The Great Southern Herald is a weekly newspaper published in Katanning, Western Australia. It is distributed to communities in Katanning, Kojonup, Cranbrook, Gnowangerup and Lake Grace.

==History==
The newspaper was first published on Saturday 5 October 1901 to provide residents in Katanning and the surrounding districts with local and general interest news, including agricultural market reports and advice, local political developments, business and services advertisements, sporting results and social events. The newspaper was designed to facilitate an exchange of ideas through public discussion by encouraging residents to contribute to columns on subjects of public interest.

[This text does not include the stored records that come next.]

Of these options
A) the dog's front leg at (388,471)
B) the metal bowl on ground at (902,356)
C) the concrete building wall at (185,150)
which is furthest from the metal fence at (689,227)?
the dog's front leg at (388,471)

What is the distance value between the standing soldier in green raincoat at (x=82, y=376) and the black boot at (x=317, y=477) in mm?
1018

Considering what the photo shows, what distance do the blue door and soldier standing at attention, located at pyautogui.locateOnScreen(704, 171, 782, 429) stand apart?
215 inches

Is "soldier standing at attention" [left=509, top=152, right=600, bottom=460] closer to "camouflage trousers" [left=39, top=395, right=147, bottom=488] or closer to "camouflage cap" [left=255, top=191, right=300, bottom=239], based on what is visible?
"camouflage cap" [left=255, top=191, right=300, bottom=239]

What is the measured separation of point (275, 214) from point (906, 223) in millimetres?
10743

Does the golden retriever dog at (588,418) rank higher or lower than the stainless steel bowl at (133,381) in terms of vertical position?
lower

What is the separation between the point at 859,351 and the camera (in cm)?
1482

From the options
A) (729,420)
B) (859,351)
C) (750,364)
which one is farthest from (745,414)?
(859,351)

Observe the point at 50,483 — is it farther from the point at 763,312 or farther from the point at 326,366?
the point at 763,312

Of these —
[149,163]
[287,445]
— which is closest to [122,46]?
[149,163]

It was first published weekly on Saturday, then twice weekly on Wednesday and Saturday, then weekly on Friday. As of 2018, it is published weekly on Thursday. The Great Southern Herald contains the following supplements: Southern farmer, Regional lifestyle, Countryman trader and the Great Southern guide. The newspaper absorbed the Tambellup Times in 1924 and the Southern Districts Advocate in 1936.

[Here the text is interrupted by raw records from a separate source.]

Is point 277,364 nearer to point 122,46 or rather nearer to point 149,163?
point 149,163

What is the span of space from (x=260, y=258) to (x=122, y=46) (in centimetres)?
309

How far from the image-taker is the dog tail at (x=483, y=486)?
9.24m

Circulation as of June 2015 was 949 copies per issue.

The publisher also produced the Gnowangerup Times (1912–1918) and the Tambellup Times (1912–1924).

The Herald produced celebratory volumes for various events in its earlier years.

==Availability==
Issues (1901–1954) of this newspaper have been digitised as part of the Australian Newspapers Digitisation Program of the National Library of Australia in cooperation with the State Library of Western Australia.

Hard copies of the latest six months of the Great Southern Herald are available on open access at the State Library of Western Australia. Additionally, copies are available on microfilm.